**DIRECTIONS FOR THIS TASK**
Continue the passage below on malaria and the plasmepsin IX/X inhibitor WM382 from the point where it stops.

**GIVEN PASSAGE**
☆ ☆ ☆ ☆ ☆ ☆ ☆
Malaria is a parasitic disease caused by Plasmodium species, which are spread by mosquitoes. Erythrocytes are the replicating factories for malaria parasites. There are three malarial life-cycle stages: exoerythrocytic forms, asexual blood stages, and transmission stages. Nowadays, Malaria is still a threatening cause of death worldwide. Malaria widely distributes in tropical and subtropical areas, which is a malignant disease that caused 627,000 people to die in 2020. Chemotherapeutic antimalarial drugs usually target aspartic proteases. But how to overcome the problem of drug resistance is a growing problem.

Plasmepsin IX and plasmepsin X are key aspartic proteases for controlling malaria parasite egress and invasion of erythrocytes.  Specifically, plasmepsin IX and plasmepsin X play a critical role in the red blood cell stages. Therefore, inhibition of Plasmepsin IX/X is a potential antimalarial strategy.

WM382 is a potent and orally active plasmepsin IX/X inhibitor across the parasite life cycle.

From: Favuzza P, Cowman AF, et al. Cell Host Microbe. 2020 Apr 8;27(4):642-658.e12.
☆ ☆ ☆ ☆ ☆ ☆ ☆
**RAW DATA**
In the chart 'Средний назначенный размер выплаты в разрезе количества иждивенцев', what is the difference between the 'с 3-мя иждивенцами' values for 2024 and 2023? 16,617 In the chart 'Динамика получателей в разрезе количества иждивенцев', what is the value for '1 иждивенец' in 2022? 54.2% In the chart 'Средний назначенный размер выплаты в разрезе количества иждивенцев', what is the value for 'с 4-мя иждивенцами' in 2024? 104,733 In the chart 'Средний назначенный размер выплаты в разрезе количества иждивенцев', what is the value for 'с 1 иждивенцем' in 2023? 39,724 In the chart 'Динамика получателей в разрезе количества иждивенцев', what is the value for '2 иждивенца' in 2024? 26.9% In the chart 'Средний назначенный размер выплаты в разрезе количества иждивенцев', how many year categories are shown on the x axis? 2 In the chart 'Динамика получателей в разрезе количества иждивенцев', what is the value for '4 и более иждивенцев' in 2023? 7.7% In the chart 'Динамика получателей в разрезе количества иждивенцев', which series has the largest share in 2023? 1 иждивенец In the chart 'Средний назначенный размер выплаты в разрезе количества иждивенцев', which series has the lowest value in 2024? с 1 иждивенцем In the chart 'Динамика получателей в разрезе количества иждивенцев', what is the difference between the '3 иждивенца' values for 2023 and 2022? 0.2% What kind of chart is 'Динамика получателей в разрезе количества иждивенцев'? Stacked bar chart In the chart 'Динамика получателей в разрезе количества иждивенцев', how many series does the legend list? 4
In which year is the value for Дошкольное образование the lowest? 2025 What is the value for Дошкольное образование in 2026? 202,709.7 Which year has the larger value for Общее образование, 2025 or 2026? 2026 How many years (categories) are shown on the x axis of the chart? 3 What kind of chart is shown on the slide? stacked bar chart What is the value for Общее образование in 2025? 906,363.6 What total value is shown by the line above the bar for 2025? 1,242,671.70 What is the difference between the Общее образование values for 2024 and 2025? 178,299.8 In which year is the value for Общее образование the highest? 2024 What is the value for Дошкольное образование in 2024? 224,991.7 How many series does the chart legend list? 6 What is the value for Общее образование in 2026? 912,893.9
☆ ☆ ☆ ☆ ☆ ☆ ☆
**WRITTEN REPLY**
WM382 effectively inhibits plasmepsin IX/X with IC50 values of 1.4 nM and 0.03 nM, respectively. Furthermore, WM382 binds plasmepsin X with high affinity (Ki: 0.035 nM). WM382 also inhibits P. falciparum and P. knowlesi growth (EC50s: 0.6 nM and 0.2 nM, respectively). Importantly, pre-existing resistance mutations in drug-resistant parasites have no effect on the potency of WM382. Besides, WM382 (20 mg/kg twice daily or 1-30 mg/kg once daily, p.o., for 4 d) is able to clear parasites in P. berghei and P. falciparum blood infection mice model. WM382 also blocks transmission of P. falciparum gametocytes to mosquitoes. WM382 is also efficacious against P. falciparum asexual infection in humanized mice.

In conclusion, WM382 is a highly potent and orally active dual plasmepsin IX/X inhibitor with antimalarial activity both in vitro and in vivo, and shows an excellent resistance profile.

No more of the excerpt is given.